With the start of the American- Spanish War came Hearst's chance to create a spectacle out of it. He used his publications to incite the fear and hatred that was stewing within America.
Most famous is this headline in The New York Journal that said "Destruction of the War Ship Maine Was The Work of The Enemy". This story and similar ones encapsulated not only yellow journalism but Hearst's desire to use his papers as a way to broadcast his own believes.
The combination of yellow journalism, war mongering, and national attention caused Hearst to receive a lot of criticism. His main critic being Upton Sinclair who was a political novelist.
Sinclair hated yellow journalism, claiming that it was filled with falsehoods.
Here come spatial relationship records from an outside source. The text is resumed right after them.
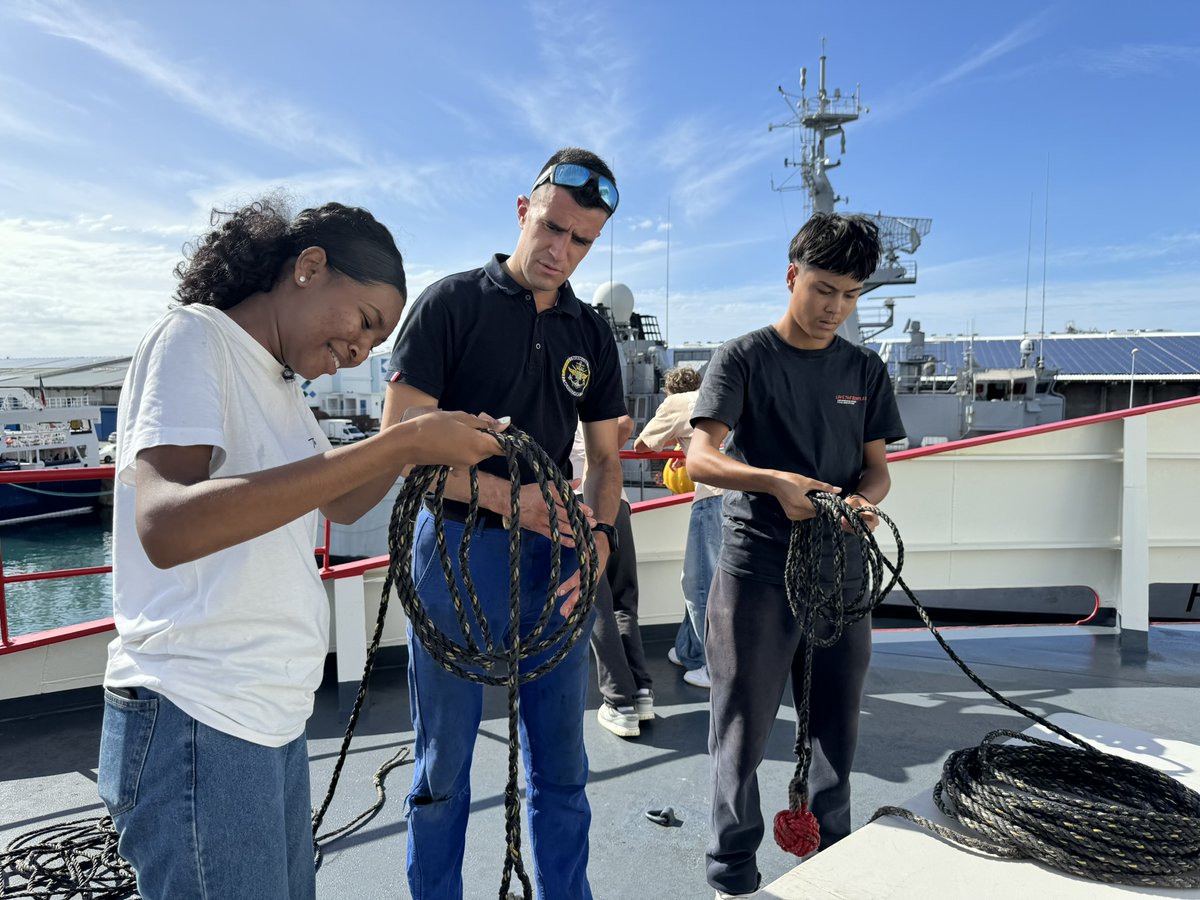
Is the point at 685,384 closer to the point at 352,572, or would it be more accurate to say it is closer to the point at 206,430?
the point at 352,572

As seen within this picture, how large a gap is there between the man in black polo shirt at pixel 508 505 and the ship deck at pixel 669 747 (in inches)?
20.1

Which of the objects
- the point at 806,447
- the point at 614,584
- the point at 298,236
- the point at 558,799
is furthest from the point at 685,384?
the point at 298,236

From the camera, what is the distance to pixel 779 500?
1959 millimetres

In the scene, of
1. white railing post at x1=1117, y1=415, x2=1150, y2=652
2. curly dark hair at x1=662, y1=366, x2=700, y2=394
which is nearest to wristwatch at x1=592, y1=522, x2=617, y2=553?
curly dark hair at x1=662, y1=366, x2=700, y2=394

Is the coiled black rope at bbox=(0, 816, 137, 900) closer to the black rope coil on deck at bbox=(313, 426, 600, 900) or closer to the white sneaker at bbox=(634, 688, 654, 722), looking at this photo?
the black rope coil on deck at bbox=(313, 426, 600, 900)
Sinclair also despised the fact that the media was being "controlled" by wealthy media tycoons such as William Randolph Hearst. Sinclair even wrote, "American journalism is a class institution serving the rich and spurning the poor".
But Sinclair was not the only critic of Hearst. The most notable is Orson Welles a Hollywood producer and director.
In 1941 he produced a movie called " Citizen Kane" a film modeled after the life of Hearst. It centered around the life and death of fictional media mogul Charles Foster Kane.
The movie paints Kane, modeled after Hearst, as a lonely, greedy, and dying after years of isolation.
The similarities between Kane and Hearst were so clear that Hearst himself tried to use his Hollywood connections to get the film banned.
It is reported though that it was not his portrayal in the film but instead that of his mistress Marion Davies. Her movie counterpart was portrayed as Kane's second wife who was an alcoholic singer.
Welles himself later admitted to using the second wife as a reflection of Davies, saying it was a "dirty trick" he knew would upset Hearst.
Hearst refused to publish anything about the film or its awards in any of his publications. Instead he used his papers to attack the Hollywood film industry, publishing racist and anti-Semitic pieces. Some examples are critiquing the lack of American actors and instead the use of "immigrants"and "refugees" in reference to the increasing number of Jewish actors.